TEXTO DE LECTURA:
·····
Las observaciones que siguen tuvieron por objeto proporcionar material para un debate en una reunión internacional de liberales (en la acepción inglesa del término). Mi único propósito era sentar las bases de un buen debate general. Como podía suponer las concepciones liberales de mi auditorio, lo que me interesaba era subrayar, más que corroborar, las suposiciones populares relativas a estas concepciones.
I EL MITO DE LA OPINIÓN PÚBLICA
Hemos de estar prevenidos contra diversos mitos relativos a la «opinión pública», que a menudo se aceptan de forma acrítica.
·····
EXTRACTO DE DATOS:
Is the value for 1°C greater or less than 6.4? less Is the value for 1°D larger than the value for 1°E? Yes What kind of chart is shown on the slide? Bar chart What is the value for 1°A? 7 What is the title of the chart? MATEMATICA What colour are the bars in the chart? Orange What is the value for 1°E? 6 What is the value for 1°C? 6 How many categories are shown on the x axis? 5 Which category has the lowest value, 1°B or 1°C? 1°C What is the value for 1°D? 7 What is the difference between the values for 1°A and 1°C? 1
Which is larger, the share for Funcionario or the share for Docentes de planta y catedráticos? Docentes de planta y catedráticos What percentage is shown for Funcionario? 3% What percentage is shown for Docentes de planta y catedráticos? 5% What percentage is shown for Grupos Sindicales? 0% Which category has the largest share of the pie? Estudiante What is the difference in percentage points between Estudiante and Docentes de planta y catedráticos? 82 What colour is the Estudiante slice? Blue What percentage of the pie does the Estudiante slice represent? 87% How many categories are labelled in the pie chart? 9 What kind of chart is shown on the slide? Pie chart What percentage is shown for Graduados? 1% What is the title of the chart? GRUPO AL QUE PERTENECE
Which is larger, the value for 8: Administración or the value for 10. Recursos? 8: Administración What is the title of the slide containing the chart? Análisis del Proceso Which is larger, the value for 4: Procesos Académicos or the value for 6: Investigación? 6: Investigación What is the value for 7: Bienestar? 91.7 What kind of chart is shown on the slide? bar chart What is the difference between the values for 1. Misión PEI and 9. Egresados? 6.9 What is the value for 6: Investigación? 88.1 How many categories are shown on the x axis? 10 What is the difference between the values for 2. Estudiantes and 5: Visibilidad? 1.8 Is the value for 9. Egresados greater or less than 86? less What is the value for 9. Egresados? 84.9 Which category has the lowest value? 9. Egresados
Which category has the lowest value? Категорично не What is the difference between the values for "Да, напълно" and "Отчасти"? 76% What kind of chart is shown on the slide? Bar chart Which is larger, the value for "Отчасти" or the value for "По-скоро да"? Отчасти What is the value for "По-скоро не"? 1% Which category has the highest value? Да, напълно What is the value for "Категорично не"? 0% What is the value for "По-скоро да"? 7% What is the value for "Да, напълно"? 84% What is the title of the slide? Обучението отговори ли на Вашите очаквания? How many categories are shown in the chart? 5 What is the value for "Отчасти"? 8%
·····
QUÉ HARÁS: Imprime sin ningún cambio el fragmento del texto sobre la opinión pública que va desde «Las observaciones que» hasta «a estas concepciones.».

RESULTADO DEL EJERCICIO:
Las observaciones que siguen tuvieron por objeto proporcionar material para un debate en una reunión internacional de liberales (en la acepción inglesa del término). Mi único propósito era sentar las bases de un buen debate general. Como podía suponer las concepciones liberales de mi auditorio, lo que me interesaba era subrayar, más que corroborar, las suposiciones populares relativas a estas concepciones.